Certain living costs, such as accommodation rental, utilities, car purchases and school fees are not included, as these companies tend to cover these separately when sending employees overseas.
The yen’s relative strength against the US dollar has seen Japan’s capital of Tokyo become the most expensive place in Asia for foreigners to live and work.
The Venezuelan city of Carcas topped the global rankings, but Swiss locations dominated the rest of the top five.
“Hong Kong has seen a significant drop in our cost of living rankings for overseas workers, falling behind locations such as Tokyo, Seoul and Shanghai. The main reason behind the drop is the fall in value of the US dollar against which the Hong Kong dollar is pegged, over the last year,” said Lee Quane, Regional Director – Asia, at ECA International
Exchange rates have been the main cause of movements in the rankings in the past 12 months.
“Rates of price increases throughout most of the major locations in Asia researched has been quite low. Currency movements, on the other hand, have been quite volatile with several emerging market currencies strengthening against the US dollar in the last year,” explained Quane.

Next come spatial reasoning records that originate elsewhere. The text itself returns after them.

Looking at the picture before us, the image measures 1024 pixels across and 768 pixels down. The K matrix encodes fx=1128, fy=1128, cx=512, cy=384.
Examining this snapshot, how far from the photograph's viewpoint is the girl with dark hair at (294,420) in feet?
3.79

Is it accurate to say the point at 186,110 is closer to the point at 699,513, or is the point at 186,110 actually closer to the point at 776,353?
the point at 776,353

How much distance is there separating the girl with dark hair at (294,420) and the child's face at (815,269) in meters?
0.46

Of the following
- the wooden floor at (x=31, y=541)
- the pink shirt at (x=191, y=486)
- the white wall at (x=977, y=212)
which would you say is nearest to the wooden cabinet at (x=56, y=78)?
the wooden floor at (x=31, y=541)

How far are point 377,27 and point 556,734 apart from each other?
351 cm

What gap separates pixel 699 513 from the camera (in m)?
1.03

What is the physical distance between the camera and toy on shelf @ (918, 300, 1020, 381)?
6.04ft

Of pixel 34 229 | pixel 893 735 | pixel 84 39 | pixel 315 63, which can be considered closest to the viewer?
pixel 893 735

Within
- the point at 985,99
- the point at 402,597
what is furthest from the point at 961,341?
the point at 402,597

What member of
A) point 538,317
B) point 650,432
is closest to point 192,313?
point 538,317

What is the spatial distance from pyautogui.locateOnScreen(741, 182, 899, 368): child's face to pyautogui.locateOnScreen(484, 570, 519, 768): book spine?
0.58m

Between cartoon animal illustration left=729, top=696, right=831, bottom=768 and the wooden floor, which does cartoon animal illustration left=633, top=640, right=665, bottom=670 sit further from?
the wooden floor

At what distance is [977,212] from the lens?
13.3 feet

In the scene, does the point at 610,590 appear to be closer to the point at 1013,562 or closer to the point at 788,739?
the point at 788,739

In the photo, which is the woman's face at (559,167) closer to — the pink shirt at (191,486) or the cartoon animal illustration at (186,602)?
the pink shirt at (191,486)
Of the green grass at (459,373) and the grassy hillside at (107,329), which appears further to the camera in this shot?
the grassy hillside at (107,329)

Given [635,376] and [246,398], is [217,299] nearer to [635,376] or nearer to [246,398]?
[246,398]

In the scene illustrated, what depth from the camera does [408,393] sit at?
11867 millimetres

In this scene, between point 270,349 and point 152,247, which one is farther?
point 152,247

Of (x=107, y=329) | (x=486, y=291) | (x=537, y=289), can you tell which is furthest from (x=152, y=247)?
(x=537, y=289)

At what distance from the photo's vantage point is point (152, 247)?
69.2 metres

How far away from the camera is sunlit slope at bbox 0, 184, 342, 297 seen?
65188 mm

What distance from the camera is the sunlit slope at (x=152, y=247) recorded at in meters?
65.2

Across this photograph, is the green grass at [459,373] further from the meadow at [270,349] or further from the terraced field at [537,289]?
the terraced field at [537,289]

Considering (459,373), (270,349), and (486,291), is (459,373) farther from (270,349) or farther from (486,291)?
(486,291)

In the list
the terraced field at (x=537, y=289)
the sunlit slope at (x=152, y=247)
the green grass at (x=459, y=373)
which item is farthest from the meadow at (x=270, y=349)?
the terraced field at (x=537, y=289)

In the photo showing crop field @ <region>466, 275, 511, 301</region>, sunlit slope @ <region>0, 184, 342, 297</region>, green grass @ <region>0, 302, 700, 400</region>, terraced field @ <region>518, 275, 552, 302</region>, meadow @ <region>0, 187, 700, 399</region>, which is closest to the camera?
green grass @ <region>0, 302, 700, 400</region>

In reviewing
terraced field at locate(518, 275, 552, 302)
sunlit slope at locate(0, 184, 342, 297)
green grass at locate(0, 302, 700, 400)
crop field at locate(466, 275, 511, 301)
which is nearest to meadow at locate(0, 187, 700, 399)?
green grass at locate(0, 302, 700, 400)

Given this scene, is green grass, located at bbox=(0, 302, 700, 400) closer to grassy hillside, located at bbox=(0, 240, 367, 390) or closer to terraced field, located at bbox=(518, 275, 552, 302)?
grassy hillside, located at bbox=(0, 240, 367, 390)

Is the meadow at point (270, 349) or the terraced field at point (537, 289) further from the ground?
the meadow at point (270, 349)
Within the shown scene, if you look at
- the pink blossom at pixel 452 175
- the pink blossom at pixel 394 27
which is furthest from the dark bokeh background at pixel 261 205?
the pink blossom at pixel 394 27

Every one of the Chinese cities included in the survey has seen a rise in the global rankings from last year. Shanghai was the highest placed Chinese city on the list in 10th place overall.
Singapore ranked 9th in Asia, and 20th globally.
“The price of goods and services included in our basket of goods has only seen modest increase in Singapore over the past 12 months, in line with other similar economies in Asia. However, the rise in the rankings has been due to the relative strength of the Singapore dollar versus the US greenback in the past year,” said Quane.
Meanwhile, locations in both Malaysia and Thailand have risen in ECA’s rankings, with Bangkok entering the global top 100 for the first time.
“Once again prices increased at a relatively low rate, in both countries. In the case of Malaysia, especially in Kuala Lumpur, this shows that the inflationary impact of the imposition of GST seems to have been brought under control. Rather, it is the relative appreciation of each country’s currency that saw Bangkok and Kuala Lumpur rise in our rankings to 99 and 182 respectively,” said Quane.